▸ Consignes:
1/ Résumez en deux phrases le texte ci-dessous sur les défis du XXIe siècle.
2/ Poursuivez le texte ci-dessous sur les défis du XXIe siècle après sa dernière phrase.

--- Texte cité ---

Pour une déclaration universelle des droits et des devoirs des citoyens de la planète
Quelles sont, selon vous, les priorités pour relever les défis du xxie siècle ?
Le « méta défi » est celui d’apprendre à relever les défis. Nous sommes tous formés sur la compétition et sur les savoirs d’hier et nous n’avons aucune capacité à coopérer pour relever des défis. Encore moins quand ils sont planétaires. Pour les relever collectivement, nous devons créer des collectifs et un écosystème qui va au-delà des égo-systèmes. Cette capacité à relever les défis, c’est le défi principal.
Un citoyen agit dans l’intérêt de la cité et contribue aux décisions collectives. Pour répondre aux défis globaux, nous devons repenser la démocratie car nous sommes tous des citoyens de la planète. La modernité consiste à changer les manières de passer de l’action individuelle à collective. Prendre en compte l’intérêt des nouvelles générations et de celles à naître est la seule manière de penser le temps long. 50 % de l’humanité a moins de 30 ans et seulement 2 % des décideurs ont moins de 30 ans. C’est un antagonisme qui devrait nous pousser à co-construire de manière intergénérationnelle.

--- Liste des données ---

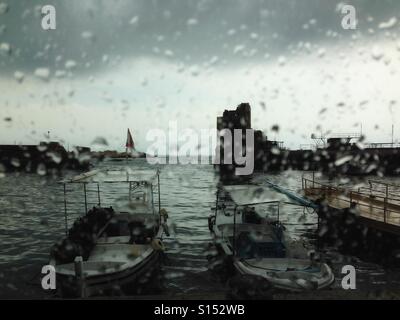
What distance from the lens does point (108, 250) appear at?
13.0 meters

---
--- Liste des données ---

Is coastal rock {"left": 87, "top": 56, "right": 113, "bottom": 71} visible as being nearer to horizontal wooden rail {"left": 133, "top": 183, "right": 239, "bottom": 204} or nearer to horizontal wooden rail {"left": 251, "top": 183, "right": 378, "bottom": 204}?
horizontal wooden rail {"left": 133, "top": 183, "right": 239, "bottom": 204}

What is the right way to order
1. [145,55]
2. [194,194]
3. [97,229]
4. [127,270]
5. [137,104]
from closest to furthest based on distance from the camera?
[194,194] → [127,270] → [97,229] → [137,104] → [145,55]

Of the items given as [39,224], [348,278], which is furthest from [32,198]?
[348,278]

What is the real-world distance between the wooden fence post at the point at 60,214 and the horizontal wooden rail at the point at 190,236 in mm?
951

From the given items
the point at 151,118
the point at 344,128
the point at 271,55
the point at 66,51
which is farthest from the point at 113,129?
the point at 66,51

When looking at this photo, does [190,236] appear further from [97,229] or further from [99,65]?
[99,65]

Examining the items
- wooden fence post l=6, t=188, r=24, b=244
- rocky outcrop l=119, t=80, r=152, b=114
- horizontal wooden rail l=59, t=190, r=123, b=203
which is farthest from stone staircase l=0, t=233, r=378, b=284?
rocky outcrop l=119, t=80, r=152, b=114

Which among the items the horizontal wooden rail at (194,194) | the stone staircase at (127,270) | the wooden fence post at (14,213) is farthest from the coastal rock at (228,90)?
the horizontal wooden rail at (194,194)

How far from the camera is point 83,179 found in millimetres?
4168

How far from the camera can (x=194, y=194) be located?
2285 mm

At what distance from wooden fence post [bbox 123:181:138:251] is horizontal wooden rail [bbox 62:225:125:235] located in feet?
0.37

---

▸ Réponses attendues:
1/ Le principal défi consiste à apprendre à relever les défis : formés à la compétition et aux savoirs d'hier, nous ne savons pas coopérer et devons créer des collectifs qui dépassent les égo-systèmes. Comme nous sommes tous citoyens de la planète, il faut repenser la démocratie en tenant compte des nouvelles générations, d'autant que 50 % de l'humanité a moins de 30 ans contre seulement 2 % des décideurs, ce qui devrait pousser à co-construire de manière intergénérationnelle.

2/
Pensez-vous qu’il faut faire évoluer nos institutions internationales ?
Complètement. L’UNICEF, la Banque mondiale, l’OMS et l’OMC ne rentrent pas dans la charte des Nations Unies. Leurs systèmes de nomination sont tout sauf démocratiques. La déclaration universelle des droits de l’homme (et celle des droits de l’enfant) existe depuis 1924. Je suis favorable à une déclaration des droits et des devoirs des citoyens de la planète : une déclaration des « planètoyens ». D’ailleurs, la déclaration des droits des enfants a été pensée par des adultes pour des enfants. Bien que citoyens de demain, ils ne votent pas car on les juge trop peu informés ou éduqués, influençables et incapables de comprendre la complexité des enjeux. Ces arguments ont été avancés auparavant pour les femmes. Il est grand temps qu’au xxie siècle, il y ait des avancées pour les plus jeunes.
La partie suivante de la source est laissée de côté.